#### [Instrução A]
Resuma de forma mais breve o parágrafo da notícia sobre o Hezbollah que começa com "Também nesta quinta", mantendo os fatos principais.
#### [Instrução B]
Segundo a notícia sobre o Hezbollah, quem chefia a Guarda Revolucionária do Irã?
#### [Instrução C]
Prossiga a notícia sobre o Hezbollah a partir do fim do último parágrafo.

#### [Trecho do documento]
O líder do grupo xiita libanês Hezbollah, Hassan Nasrallah, acusou Israel nesta quinta-feira de violar “todas as convenções e leis”, classificando as detonações de walkie-talkies e pagers-bomba nos últimos dois dias de “declaração de guerra” contra o povo do Líbano. Sem detalhar como pretende retaliar, o chefe do principal grupo armado libanês descreveu os ataques atribuídos a Israel — que não se pronunciou sobre o caso — de “massacre” e disse que o movimento, aliado do Irã no chamado Eixo da Resistência, instaurou comitês para determinar as causas que permitiram as explosões.
Também nesta quinta, o chefe da Guarda Revolucionária, força de elite do Irã, Hossein Salami, afirmou que Israel sofrerá uma “resposta esmagadora do Eixo de Resistência“, também composto pela Síria, pelo grupo terrorista Hamas em Gaza, pelos rebeldes houthis do Iêmen e por milícias xiitas no Iraque. Teerã exerce um papel central no eixo, uma aliança informal entre países e movimentos extremistas islâmicos espalhados pelo Oriente Médio. Os integrantes compartilham entre si a oposição à influência do Ocidente na região e à existência do Estado de Israel.

#### [Dados fornecidos]
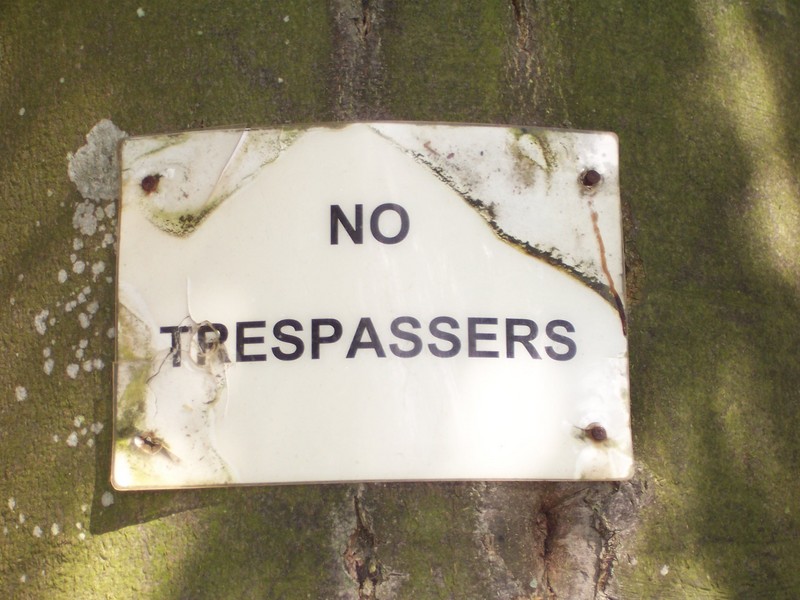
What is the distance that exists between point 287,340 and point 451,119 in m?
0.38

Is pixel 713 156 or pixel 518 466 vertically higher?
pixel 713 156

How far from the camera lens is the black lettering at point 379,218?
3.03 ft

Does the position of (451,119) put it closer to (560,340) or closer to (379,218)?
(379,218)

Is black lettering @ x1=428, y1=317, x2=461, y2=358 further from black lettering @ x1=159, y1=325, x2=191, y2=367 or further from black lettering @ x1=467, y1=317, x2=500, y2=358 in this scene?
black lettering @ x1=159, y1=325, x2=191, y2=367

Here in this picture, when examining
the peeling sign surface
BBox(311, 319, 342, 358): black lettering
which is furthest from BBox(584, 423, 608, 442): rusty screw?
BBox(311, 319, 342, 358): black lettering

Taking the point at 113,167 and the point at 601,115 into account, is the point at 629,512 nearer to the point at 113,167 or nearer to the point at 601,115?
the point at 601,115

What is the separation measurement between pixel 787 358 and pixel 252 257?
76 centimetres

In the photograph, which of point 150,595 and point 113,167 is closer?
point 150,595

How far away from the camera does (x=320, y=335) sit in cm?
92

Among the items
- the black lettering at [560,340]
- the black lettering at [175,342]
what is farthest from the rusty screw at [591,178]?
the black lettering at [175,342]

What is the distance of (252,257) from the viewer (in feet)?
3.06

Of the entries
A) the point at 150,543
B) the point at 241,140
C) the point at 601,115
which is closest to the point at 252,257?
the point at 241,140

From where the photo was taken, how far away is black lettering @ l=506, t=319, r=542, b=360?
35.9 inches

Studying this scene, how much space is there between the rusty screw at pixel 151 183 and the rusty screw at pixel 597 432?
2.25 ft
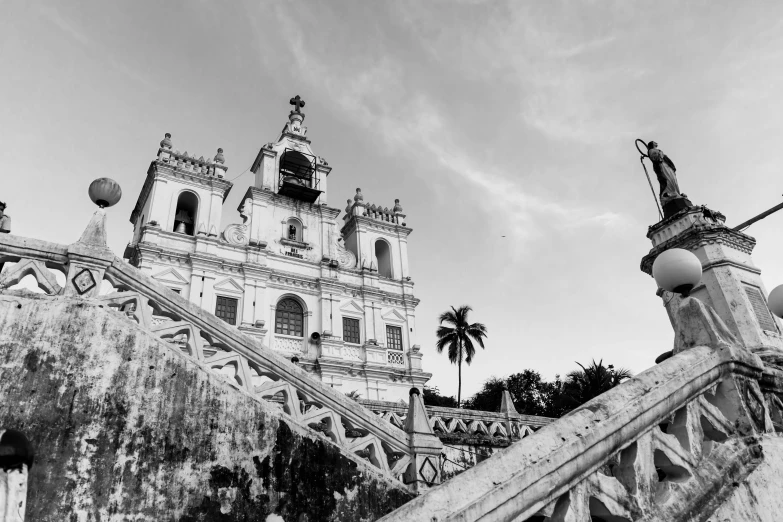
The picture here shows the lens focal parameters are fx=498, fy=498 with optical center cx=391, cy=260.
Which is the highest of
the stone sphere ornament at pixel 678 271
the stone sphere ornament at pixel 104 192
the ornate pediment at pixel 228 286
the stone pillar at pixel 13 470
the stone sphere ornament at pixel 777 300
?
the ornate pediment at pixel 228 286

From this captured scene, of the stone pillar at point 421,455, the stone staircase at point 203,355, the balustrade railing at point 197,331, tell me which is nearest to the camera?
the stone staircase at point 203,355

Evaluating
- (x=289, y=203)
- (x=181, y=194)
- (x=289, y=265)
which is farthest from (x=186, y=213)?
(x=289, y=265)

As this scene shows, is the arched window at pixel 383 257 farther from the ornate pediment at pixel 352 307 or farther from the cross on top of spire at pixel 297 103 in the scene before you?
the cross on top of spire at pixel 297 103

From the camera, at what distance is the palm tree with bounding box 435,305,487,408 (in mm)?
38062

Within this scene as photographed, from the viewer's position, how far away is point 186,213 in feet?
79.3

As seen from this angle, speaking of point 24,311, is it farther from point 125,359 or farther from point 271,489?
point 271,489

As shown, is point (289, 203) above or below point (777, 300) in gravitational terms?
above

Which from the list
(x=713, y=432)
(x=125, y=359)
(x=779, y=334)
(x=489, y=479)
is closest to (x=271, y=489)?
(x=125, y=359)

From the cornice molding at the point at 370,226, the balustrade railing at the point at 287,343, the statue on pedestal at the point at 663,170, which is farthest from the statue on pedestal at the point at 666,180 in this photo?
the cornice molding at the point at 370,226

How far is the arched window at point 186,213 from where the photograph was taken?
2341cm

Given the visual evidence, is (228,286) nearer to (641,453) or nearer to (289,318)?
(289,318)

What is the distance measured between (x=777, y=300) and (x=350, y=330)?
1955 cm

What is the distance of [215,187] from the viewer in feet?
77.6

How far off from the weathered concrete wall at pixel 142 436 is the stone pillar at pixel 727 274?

#### [Resultado do exercício A]
Também nesta quinta, Hossein Salami, chefe da Guarda Revolucionária do Irã, disse que Israel sofrerá uma "resposta esmagadora do Eixo de Resistência". O eixo reúne a Síria, o Hamas em Gaza, os houthis do Iêmen e milícias xiitas no Iraque. É uma aliança informal sob papel central de Teerã, unida pela oposição à influência ocidental na região e à existência de Israel.

#### [Resultado do exercício B]
Hossein Salami.

#### [Resultado do exercício C]
Ao prestar condolências às famílias das vítimas e parabenizar o país pela união após o ataque, o líder do Hezbollah detalhou que 4 mil pagers foram detonados, chamando a ação de “ato terrorista” por ter posto em risco uma quantidade indeterminada de civis, uma vez que aparelhos estavam em circulação em espaços públicos, incluindo hospitais. Nesta quinta-feira, o número de mortos pelos dois dias consecutivos de explosões subiu para 37, informou o ministro da Saúde do Líbano, Firass Abiad, que também afirmou que há 3.539 feridos — sendo 608 nas explosões de walkie-talkies na quarta-feira. Dos mortos, 12 foram nas detonações dos pagers na terça-feira, incluindo oito integrantes do Hezbollah e duas crianças, e os outros 25 na explosão de quarta, incluindo 20 do grupo libanês.
O primeiro pronunciamento de Nasrallah desde as explosões ocorreu um dia depois de o Estado judeu ter anunciado que mudava o “centro de gravidade” da guerra contra seus inimigos regionais para o norte, onde está a fronteira com o Líbano, aumentando temores de escalada do conflito. Nesta quinta, Israel anunciou ter bombardeado cerca de 100 alvos no Líbano para “degradar as capacidades terroristas e de infraestrutura do Hezbollah”. Dois soldados israelenses morreram nesta quinta-feira “em combate” perto da fronteira norte do país com o Líbano, informou o Exército em comunicado. Além disso, dois israelenses ficaram feridos em um ataque de drone, enquanto outros oito ficaram feridos pelo disparo de mísseis antitaque do Hezbollah a partir do Líbano contra o norte de Israel.
Enquanto o discurso de Nasrallah era transmitido em rede nacional, caças israelenses cortaram os céus de Beirute. Um repórter do New York Times descreveu o “rugido” das aeronaves como intenso e contou ao menos três rastros deixados pelos aviões acima da capital libanesa.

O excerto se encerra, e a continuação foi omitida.